> [PAGE TEXT]:
──────────────────────────────

The study included women who did not undergo bilateral oophorectomy, with no cognitive alterations, who did not present any neurological or degenerative diseases such as Parkinson’s, cerebrovascular accident (CVA), degenerative diseases of the spine, fractured limbs, painful processes or any other condition that could jeopardize the measurement of data identified by the researchers upon first contact or self-report by the participant. Seven women were excluded from the study because they were not able to answer the question regarding a complaint of vestibular/labyrinthine dysfunction, resulting in a final sample of 374 participants. The participants signed a clear and informed consent form of the research, according to the resolution 466/12 of the National Health Council.

──────────────────────────────

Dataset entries

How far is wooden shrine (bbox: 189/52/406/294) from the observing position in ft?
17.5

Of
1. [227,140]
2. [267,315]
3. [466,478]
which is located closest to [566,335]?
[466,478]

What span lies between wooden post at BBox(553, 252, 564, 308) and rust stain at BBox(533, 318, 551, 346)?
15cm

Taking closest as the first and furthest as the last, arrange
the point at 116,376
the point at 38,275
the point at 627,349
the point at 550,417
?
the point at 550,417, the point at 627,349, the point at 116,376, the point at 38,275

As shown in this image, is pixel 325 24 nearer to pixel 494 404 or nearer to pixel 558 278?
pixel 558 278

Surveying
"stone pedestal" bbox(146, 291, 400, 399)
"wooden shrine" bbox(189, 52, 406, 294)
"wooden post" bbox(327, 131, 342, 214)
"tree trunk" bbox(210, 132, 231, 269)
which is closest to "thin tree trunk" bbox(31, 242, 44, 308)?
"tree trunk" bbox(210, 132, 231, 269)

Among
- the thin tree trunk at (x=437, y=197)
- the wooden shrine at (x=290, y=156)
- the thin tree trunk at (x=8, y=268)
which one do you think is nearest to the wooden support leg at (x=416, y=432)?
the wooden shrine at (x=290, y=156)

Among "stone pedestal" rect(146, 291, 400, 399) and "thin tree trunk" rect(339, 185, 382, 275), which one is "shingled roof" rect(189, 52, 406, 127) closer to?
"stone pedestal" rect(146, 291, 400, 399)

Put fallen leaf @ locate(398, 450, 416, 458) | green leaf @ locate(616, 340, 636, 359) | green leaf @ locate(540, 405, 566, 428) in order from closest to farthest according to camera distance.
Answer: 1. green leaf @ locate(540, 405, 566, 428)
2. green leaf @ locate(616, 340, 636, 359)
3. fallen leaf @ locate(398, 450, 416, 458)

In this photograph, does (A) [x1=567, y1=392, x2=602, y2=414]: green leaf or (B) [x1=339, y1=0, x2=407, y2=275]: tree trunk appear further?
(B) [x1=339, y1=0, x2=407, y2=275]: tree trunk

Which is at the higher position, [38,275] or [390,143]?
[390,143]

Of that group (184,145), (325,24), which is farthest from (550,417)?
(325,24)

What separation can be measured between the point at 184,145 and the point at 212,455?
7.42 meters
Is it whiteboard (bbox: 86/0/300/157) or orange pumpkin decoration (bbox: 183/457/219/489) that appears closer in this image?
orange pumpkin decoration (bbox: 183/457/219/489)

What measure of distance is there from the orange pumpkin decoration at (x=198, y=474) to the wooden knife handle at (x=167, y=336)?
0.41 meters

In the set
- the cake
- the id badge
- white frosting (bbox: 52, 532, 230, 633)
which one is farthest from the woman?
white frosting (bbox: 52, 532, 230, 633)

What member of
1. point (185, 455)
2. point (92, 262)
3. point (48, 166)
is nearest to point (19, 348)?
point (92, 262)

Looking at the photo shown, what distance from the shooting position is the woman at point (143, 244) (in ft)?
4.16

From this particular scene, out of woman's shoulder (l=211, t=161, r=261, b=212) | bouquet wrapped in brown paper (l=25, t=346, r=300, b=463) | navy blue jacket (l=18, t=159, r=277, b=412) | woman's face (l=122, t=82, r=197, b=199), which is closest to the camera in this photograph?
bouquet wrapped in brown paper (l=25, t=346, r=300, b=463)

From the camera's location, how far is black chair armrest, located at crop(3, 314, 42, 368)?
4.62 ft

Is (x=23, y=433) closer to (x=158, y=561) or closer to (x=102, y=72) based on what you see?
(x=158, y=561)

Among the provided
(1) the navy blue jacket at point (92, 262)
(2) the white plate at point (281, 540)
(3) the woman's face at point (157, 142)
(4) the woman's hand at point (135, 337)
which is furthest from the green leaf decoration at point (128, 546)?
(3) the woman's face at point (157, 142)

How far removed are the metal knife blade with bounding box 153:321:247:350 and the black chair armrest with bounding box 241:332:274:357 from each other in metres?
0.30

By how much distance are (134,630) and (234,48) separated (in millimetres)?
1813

──────────────────────────────

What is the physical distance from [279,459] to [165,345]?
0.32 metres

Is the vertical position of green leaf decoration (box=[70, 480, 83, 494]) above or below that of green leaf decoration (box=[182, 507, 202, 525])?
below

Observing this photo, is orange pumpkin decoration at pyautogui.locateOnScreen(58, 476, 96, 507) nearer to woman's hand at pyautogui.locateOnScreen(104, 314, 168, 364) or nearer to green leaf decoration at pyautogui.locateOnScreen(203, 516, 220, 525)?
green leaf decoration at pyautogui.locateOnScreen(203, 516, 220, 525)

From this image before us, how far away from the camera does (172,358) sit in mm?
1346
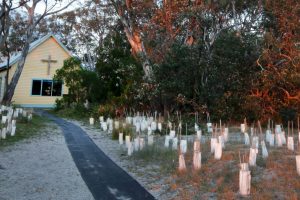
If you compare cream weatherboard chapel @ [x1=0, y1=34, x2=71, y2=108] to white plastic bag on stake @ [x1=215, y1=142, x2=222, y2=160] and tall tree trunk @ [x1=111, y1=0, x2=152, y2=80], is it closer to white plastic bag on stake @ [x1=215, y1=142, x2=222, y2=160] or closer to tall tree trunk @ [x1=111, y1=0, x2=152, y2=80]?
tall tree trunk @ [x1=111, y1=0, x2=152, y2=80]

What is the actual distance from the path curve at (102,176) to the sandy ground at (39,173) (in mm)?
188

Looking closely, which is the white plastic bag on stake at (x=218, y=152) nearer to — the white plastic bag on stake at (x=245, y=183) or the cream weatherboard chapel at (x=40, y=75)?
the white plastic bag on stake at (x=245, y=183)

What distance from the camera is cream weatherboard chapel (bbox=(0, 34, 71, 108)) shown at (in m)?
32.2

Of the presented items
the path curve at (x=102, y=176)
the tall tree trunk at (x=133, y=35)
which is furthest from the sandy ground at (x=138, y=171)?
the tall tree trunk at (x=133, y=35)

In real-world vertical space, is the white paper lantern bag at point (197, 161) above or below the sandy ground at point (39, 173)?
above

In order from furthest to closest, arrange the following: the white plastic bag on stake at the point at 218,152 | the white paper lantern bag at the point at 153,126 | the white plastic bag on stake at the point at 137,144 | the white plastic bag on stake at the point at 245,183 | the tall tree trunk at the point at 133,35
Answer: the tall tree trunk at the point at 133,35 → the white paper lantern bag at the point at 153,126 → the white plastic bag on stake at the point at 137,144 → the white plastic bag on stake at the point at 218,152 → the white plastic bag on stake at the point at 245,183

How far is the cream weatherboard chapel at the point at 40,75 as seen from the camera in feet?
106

──────────────────────────────

> [REQUIREMENT A]: Reproduce the study methods passage from "The study included" to "National Health Council.".
> [REQUIREMENT B]: Carry the study methods passage forward from its last sentence.

> [ANSWER A]:
The study included women who did not undergo bilateral oophorectomy, with no cognitive alterations, who did not present any neurological or degenerative diseases such as Parkinson’s, cerebrovascular accident (CVA), degenerative diseases of the spine, fractured limbs, painful processes or any other condition that could jeopardize the measurement of data identified by the researchers upon first contact or self-report by the participant. Seven women were excluded from the study because they were not able to answer the question regarding a complaint of vestibular/labyrinthine dysfunction, resulting in a final sample of 374 participants. The participants signed a clear and informed consent form of the research, according to the resolution 466/12 of the National Health Council.

> [ANSWER B]:
Prior to the data collection, a pilot study was carried out to test variables and calibrate the interviewers. Next, an evaluation of the participants was carried out based on a structured questionnaire, where information on age (years), ethnicity/color (white, pardo or black), years of education (up to seven years of education, more than seven and less than eleven years of education, eleven or more years of education), marital status (stable union or not) and household income (less than three minimum wages, equal to or greater than three minimum wages) were collected. The minimum wage was fixed on an amount of R$678.00. Information was obtained by participants’ self-reporting.

Menopausal status was determined according to the classification Stages of Reproductive Aging Workshop classification – STRAW2. The women were classified into three groups according to the self-report on menstruation pattern: premenopausal (regular menses), perimenopausal (irregular menses, with differences on cycle length over seven days or amenorrhea until one year) or postmenopausal (absence of menses for over one year).

Regular physical exercise practice was self-reported by the participant. In the case of an affirmative answer, they were asked about the type of activity, duration and frequency of practice. Positive responses were considered when exercises were performed for at least 30 minutes, three times per week.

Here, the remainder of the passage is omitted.